• TEXTO PROPORCIONADO:

——————

Paula

Ingrid Lauw: transformar las cicatrices en arte

Tras superar un cáncer de mama durante la pandemia, la artista paraguaya residente en Chile creó InDermis, una serie de doce sostenes hechos íntegramente de pintura acrílica. Una invitación a ponerse en su piel, en la piel de otras, y hablar de cómo las mujeres se relacionan con su propio cuerpo después del cáncer. “Cuando las mujeres lo ven, hayan tenido cáncer o no, proyectan su propio cuerpo. Se vuelve una especie de espejo”, dice.

Todos los años se diagnostican más de 5.600 casos de cáncer de mama en Chile, y aproximadamente fallecen seis mujeres diariamente por esta enfermedad. La detección temprana aumenta en un 90% las posibilidades de sobrevida.

La artista Ingrid Lauw forma parte de ese porcentaje.

Apenas llevábamos un mes de pandemia cuando estando en su casa, saliendo de la ducha, pasó a rozar una de sus mamas y sintió algo. Era abril de 2020, cuando ir a una clínica u hospital a cualquiera le daba terror, así que llamó a su ginecóloga, quien le dio el número de otro médico. Le dieron hora al día siguiente y a los 20 días ya había comenzado con la quimio. “Me detectaron en una etapa dos. El cáncer ya estaba en los ganglios pero no se había ramificado. Estuve un año en tratamiento”, cuenta.

——————

(Datos de razonamiento sobre geometría de escenas)
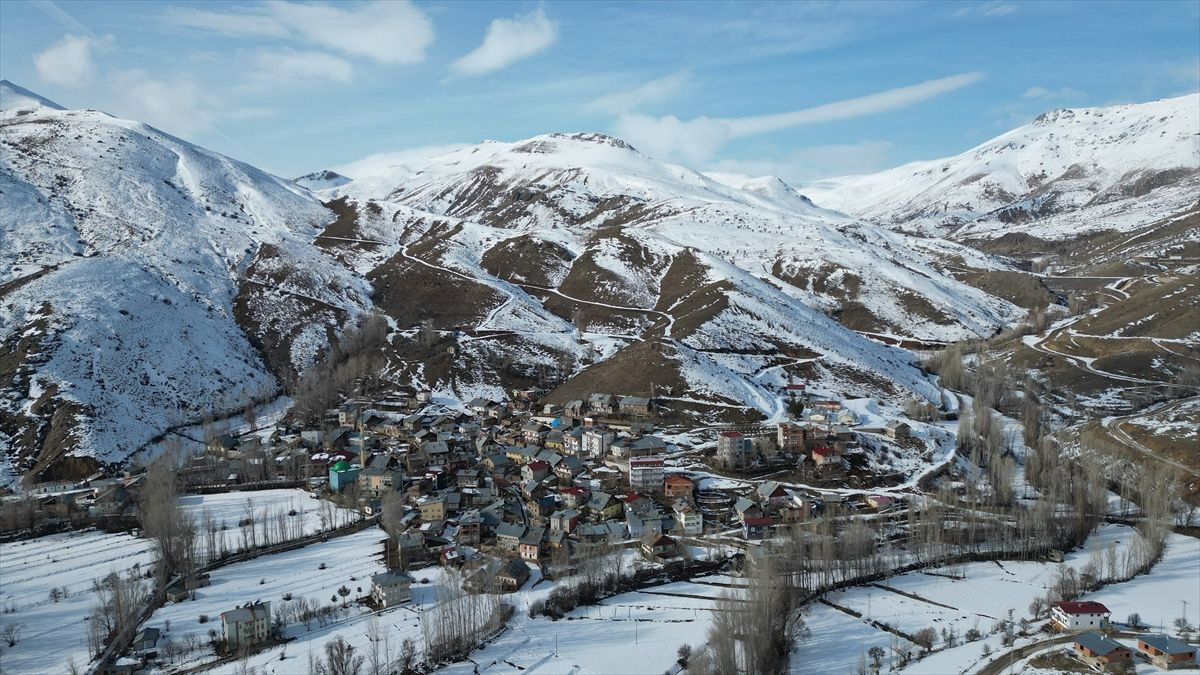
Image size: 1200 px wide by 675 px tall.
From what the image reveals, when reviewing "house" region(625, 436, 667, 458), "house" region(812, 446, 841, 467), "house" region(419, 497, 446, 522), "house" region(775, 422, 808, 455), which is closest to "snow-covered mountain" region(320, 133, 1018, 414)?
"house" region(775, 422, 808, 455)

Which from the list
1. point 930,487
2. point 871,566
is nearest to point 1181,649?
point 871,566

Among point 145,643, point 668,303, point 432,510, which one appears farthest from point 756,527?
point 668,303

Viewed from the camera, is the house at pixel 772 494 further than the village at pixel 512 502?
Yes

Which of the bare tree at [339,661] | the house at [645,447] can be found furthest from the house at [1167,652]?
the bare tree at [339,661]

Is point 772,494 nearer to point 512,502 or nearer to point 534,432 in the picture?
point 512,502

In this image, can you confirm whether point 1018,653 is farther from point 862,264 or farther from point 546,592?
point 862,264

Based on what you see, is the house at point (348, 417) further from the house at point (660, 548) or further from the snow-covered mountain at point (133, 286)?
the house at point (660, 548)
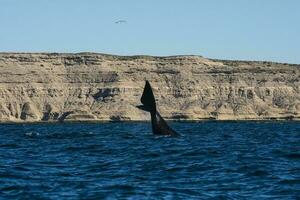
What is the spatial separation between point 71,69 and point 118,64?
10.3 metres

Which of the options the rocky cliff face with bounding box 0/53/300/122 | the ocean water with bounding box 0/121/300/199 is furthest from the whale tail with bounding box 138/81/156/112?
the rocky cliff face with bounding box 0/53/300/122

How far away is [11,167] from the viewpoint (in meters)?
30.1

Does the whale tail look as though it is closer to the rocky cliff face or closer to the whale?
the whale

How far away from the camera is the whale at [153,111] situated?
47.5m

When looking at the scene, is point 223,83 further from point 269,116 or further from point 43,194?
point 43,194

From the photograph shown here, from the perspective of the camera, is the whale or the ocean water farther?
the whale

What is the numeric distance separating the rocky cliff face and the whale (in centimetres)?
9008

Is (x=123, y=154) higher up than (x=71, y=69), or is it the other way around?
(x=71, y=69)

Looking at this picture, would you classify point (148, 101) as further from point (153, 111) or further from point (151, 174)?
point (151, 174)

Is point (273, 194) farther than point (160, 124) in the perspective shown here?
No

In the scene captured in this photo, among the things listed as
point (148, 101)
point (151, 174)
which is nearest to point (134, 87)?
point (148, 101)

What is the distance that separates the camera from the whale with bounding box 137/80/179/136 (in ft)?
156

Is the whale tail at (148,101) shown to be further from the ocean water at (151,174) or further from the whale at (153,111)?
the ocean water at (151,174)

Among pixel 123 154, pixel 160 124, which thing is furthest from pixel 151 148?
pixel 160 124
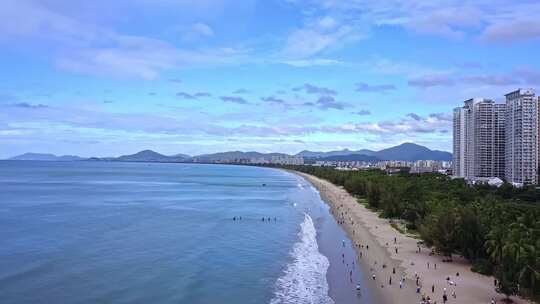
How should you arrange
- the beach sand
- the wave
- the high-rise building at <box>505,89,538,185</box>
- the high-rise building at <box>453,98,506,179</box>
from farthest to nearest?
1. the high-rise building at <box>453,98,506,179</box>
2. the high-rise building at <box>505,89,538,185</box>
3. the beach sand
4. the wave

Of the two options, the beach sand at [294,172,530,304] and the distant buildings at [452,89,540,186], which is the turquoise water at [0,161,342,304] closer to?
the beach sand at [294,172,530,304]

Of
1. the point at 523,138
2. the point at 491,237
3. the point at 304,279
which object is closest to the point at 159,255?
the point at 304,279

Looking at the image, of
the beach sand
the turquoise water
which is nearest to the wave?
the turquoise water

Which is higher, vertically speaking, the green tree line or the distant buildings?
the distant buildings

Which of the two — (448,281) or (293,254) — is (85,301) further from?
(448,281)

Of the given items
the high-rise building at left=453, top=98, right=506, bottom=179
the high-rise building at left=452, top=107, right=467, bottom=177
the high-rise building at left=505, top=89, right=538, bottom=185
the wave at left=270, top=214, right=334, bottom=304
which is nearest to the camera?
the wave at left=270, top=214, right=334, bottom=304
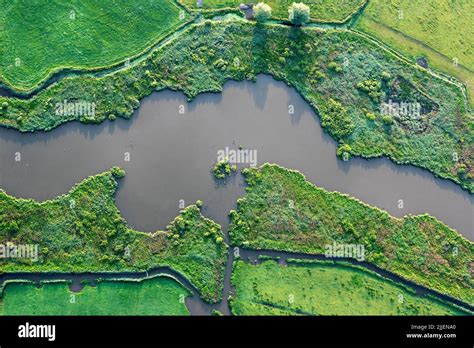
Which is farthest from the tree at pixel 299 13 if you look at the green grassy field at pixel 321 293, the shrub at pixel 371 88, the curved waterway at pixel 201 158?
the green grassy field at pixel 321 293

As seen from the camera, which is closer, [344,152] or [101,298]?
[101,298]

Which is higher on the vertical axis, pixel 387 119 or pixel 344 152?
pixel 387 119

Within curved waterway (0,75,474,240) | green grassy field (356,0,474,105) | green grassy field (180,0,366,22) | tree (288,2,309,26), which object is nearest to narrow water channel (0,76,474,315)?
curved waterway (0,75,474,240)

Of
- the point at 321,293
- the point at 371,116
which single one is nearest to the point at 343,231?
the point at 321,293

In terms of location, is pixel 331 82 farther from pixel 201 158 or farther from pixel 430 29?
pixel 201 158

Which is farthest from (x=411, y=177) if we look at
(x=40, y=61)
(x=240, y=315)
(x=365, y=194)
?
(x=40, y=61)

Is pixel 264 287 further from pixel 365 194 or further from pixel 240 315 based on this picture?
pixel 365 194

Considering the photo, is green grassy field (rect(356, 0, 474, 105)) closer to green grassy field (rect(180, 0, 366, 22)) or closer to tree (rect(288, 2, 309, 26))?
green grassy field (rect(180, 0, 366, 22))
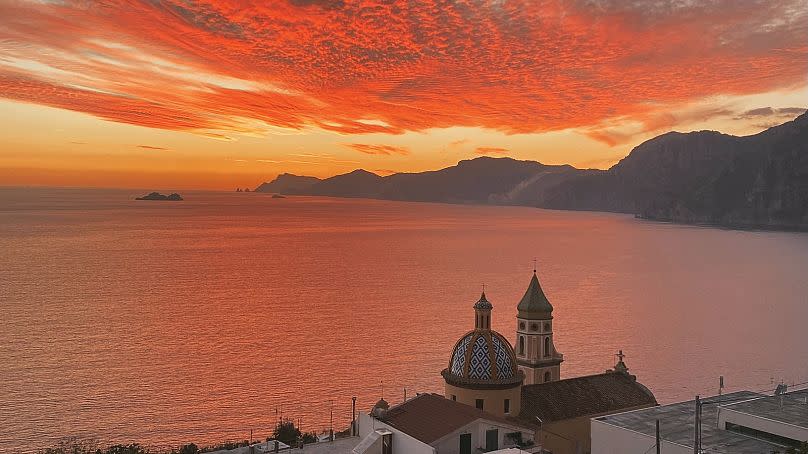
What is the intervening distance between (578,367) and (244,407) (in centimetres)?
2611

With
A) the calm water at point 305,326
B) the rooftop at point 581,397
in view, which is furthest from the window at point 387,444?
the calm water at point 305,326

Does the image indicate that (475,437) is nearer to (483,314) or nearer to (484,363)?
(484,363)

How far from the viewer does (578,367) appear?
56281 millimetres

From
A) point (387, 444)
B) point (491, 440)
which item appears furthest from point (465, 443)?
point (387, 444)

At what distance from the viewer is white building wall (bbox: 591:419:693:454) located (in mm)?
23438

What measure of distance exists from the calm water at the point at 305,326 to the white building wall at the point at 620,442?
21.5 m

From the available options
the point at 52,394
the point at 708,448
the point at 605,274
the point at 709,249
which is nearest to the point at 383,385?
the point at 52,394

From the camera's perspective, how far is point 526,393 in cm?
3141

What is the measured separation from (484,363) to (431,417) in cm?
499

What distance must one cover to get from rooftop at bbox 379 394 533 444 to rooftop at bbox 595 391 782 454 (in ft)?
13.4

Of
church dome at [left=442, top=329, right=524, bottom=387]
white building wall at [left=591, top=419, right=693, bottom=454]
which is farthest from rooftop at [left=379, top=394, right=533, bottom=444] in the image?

——————

• PROBLEMAS POR RESOLVER:
1) Responde brevemente según el texto sobre Ingrid Lauw:
(a) ¿De cuántos sostenes consta la serie InDermis y de qué material están hechos?
(b) ¿Cuántos casos de cáncer de mama se diagnostican cada año en Chile?
(c) ¿En qué mes y año notó la artista algo al rozar una de sus mamas?
2) Retoma el texto sobre Ingrid Lauw y continúalo a partir de su última oración.
Las filas constituyen un material independiente del texto.

• RESPUESTAS NUMERADAS:
1)
(a) De doce sostenes, hechos íntegramente de pintura acrílica.
(b) Más de 5.600 casos.
(c) En abril de 2020.

2)
El cierre de ese ciclo ocurrió el mes pasado, cinco años después del diagnóstico, con la exposición InDermis, montada en Espacio ZINC, en la Región de Valparaíso, donde se registra una de las tasas de sobrevida por cáncer de mama más bajas del país.

“Mi intención con esto era hablar del cáncer de mama, pero desde un lado mucho más emocional, mucho más corpóreo. Uno siente que el cáncer es como un fantasma que está ahí, pero que no te toca. Yo quería hablar de eso, y también de la intimidad. Las mujeres viven esta enfermedad muy solas, muy en silencio y muy separadas de la realidad. ¿Por qué? ¿Por qué tenemos esa vergüenza de estar enfermas?”, se pregunta.

La respuesta la encontró en una red de apoyo. “Estás vulnerable por esta asociación tan fuerte con la muerte, entonces te fragiliza mucho. Pero a mí me pasó algo muy loco: en pandemia hablé abiertamente de que tenía cáncer, y tuve una red deliciosa de gente alrededor, aunque todos estábamos lejos, a través de las pantallas. Lo viví súper acompañada gracias a eso. Creo que eso también te da fuerza para poder normalizar el proceso. Escuché tantas historias de mujeres con hijos grandes que decían: ‘No, yo no quiero cargar a mis hijos con esto’. ¿De qué carga estamos hablando? Como si estuviéramos fallando o hiciéramos algo mal. No entiendo de dónde viene esa visión”.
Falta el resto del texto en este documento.